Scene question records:
===

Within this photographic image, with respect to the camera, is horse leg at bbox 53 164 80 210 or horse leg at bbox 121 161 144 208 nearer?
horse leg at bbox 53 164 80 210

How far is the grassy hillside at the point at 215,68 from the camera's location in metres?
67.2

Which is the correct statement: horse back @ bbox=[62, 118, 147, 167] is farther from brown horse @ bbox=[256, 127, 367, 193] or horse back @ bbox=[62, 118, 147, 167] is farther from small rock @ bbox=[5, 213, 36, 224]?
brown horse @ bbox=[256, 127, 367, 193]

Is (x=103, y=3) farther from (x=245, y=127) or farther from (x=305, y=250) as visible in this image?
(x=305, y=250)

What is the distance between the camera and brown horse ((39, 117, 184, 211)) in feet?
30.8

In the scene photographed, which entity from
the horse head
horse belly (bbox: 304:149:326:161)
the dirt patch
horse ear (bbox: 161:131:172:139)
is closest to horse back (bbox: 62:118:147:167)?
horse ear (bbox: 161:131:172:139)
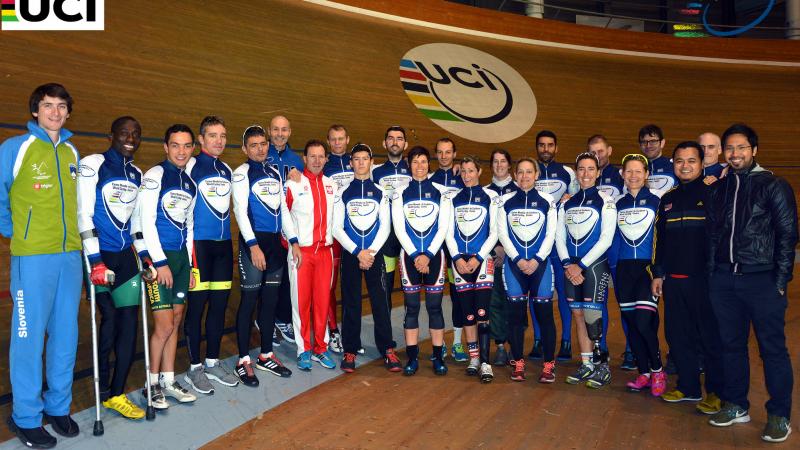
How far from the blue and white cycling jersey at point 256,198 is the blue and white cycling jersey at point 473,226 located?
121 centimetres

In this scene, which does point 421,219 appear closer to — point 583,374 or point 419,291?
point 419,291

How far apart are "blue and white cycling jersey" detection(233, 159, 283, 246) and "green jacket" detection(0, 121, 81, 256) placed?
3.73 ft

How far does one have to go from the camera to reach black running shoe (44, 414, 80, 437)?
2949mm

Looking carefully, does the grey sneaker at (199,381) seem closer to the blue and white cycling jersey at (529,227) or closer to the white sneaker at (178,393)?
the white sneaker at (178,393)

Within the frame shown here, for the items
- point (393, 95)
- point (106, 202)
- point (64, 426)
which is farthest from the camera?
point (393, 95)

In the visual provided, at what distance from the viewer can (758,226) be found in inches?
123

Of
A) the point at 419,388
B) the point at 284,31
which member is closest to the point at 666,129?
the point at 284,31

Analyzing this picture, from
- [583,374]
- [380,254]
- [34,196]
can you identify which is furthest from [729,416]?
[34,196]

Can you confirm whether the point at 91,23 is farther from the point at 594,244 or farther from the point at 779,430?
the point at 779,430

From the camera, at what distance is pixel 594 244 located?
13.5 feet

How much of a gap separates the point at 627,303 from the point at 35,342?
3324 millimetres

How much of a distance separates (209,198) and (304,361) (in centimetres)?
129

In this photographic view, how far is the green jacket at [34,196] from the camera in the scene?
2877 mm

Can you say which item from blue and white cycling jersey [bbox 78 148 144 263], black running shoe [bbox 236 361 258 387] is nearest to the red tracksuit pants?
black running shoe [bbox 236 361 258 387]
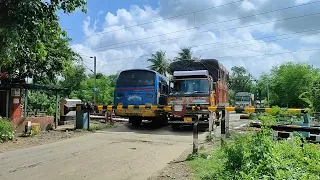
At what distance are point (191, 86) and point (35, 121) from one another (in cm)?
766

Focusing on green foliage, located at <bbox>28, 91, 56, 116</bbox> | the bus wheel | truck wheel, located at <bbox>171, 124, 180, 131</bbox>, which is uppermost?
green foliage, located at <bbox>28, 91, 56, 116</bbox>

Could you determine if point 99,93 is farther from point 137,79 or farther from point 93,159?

===

◆ EXERCISE DETAILS:
Write out all the rows again, switching every "blue and white cycling jersey" to "striped cycling top" and changing nothing else, and leave the pictures out.

◆ FINAL RESULT:
Within this photographic image, with respect to the camera, is horse leg at bbox 53 164 80 210 or horse leg at bbox 121 161 144 208 nearer?
horse leg at bbox 53 164 80 210

How far is the grassy hillside at the point at 215,68 from the camera's location in metres?
67.2

Which is the correct statement: horse back @ bbox=[62, 118, 147, 167] is farther from brown horse @ bbox=[256, 127, 367, 193] or horse back @ bbox=[62, 118, 147, 167] is farther from small rock @ bbox=[5, 213, 36, 224]?
brown horse @ bbox=[256, 127, 367, 193]

Is (x=103, y=3) farther from (x=245, y=127) or farther from (x=305, y=250) as visible in this image?
(x=305, y=250)

What is the distance between the camera and brown horse ((39, 117, 184, 211)) in feet?
30.8

In the scene photographed, which entity from
the horse head
horse belly (bbox: 304:149:326:161)
the dirt patch
horse ear (bbox: 161:131:172:139)
is closest to horse back (bbox: 62:118:147:167)?
horse ear (bbox: 161:131:172:139)
How far from the striped cycling top at point 256,198 is the striped cycling top at point 473,226 located?
121 centimetres

In this scene, which does point 421,219 appear closer to — point 583,374 or point 419,291?
point 419,291

How far apart are "striped cycling top" detection(233, 159, 283, 246) and "green jacket" detection(0, 121, 81, 256) placed?
3.73 ft

How far does one have to go from the camera to reach black running shoe (44, 414, 80, 437)?
2949mm

Looking carefully, does the grey sneaker at (199,381) seem closer to the striped cycling top at (529,227) or closer to the white sneaker at (178,393)?
the white sneaker at (178,393)

Within the frame shown here, for the items
- point (393, 95)
- point (106, 202)
- point (64, 426)
which is farthest from the camera?
point (393, 95)

In the visual provided, at what distance from the viewer can (758,226) be found in inches?
123

Of
A) the point at 419,388
B) the point at 284,31
which member is closest to the point at 666,129?
the point at 284,31

Analyzing this picture, from
- [583,374]
- [380,254]
- [34,196]
can you identify which is furthest from [729,416]?
[34,196]

Can you confirm whether the point at 91,23 is farther from the point at 594,244 or farther from the point at 779,430?
the point at 779,430

From the camera, at what distance is pixel 594 244 located?
13.5 feet

How much of a gap separates the point at 627,303 from the point at 35,342?
3324 millimetres

How much of a distance separates (209,198) and (304,361) (in centimetres)?
129

In this photographic view, how far is the green jacket at [34,196] from the camera in the scene?
2877 mm

Can you say which item from striped cycling top [bbox 78 148 144 263], black running shoe [bbox 236 361 258 387] is nearest to the red tracksuit pants?
black running shoe [bbox 236 361 258 387]
At what distance are point (191, 86) and point (35, 121) from one another (in cm)?
766

Focusing on green foliage, located at <bbox>28, 91, 56, 116</bbox> | the bus wheel | truck wheel, located at <bbox>171, 124, 180, 131</bbox>, which is uppermost?
green foliage, located at <bbox>28, 91, 56, 116</bbox>

Could you determine if point 99,93 is farther from point 137,79 or farther from point 93,159?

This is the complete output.